Over the years, especially in late spring or early summer, Minosi had observed sporadic episodes of desiccation in her groves. However, she stopped noticing them after the application of the organic compound.
“Our olive trees have managed to recover well, and we have always remained in production with good figures, in terms of both quantity and quality,” she added.
Since the initial trial, she has extended the protocol to all her groves – a total of 1,200 trees.
“We did not want to explant our centenary trees because, at the time, nobody was certain of what would happen,” Minosi said. “Eradicating and implanting them seemed too hazardous.

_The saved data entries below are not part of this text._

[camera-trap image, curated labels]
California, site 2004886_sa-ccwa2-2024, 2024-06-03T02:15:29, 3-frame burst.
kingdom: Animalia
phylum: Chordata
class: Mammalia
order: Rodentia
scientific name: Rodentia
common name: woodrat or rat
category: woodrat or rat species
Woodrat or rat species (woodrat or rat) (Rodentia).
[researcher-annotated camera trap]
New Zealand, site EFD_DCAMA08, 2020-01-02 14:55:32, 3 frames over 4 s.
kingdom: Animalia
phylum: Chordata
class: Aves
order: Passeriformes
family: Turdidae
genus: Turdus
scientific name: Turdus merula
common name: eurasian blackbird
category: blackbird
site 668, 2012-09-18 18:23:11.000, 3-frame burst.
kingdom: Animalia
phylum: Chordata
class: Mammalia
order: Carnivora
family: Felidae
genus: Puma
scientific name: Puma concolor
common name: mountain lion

We felt this was the most appropriate way to handle the emergency.”
The researchers point out that the use of the compound is aimed at growers with medium and small operations who, for various reasons such as traditional harvesting or logistical difficulties, cannot manage replacement operations in their olive groves.
In the provinces of Lecce and Taranto, there are two distinct groups of olive farmers testing out the researchers’ compound: a group of farmers entering their fourth and fifth year of the application and another group entering their third year.
“They all reached an average annual production, depending on the harvest, between four and six tons per hectare (1.6 to 2.4 tons per acre), meeting normal production standards,” Scortichini said. “Moreover, all these farmers are preserving the historical, cultural, and landscape heritage, as well as the unique germplasm of Salento.”
As Southern Italy enters the full throes of spring, farmers are mowing the grass in their groves in accordance with the low-environmental-impact agronomic and physiatric phytosanitary measures recommended by the Puglia regional government.
“The most effective tool to combat the spread of Xylella on the regional territory is to prevent its spread over short and medium distances, and to do this, it is very important to eliminate vectors,” the regional authority said. “April is the most strategic month for the fight against vectors, since the insect is still in its juvenile stage, static and vulnerable, and easily localized on wild plants.”
“In this month, it is essential to eliminate the spontaneous flora on which the nymphs live, with plowing or shredding, to significantly reduce the juvenile population of the vectors present in the fields and in particular in the olive groves,” the authority added.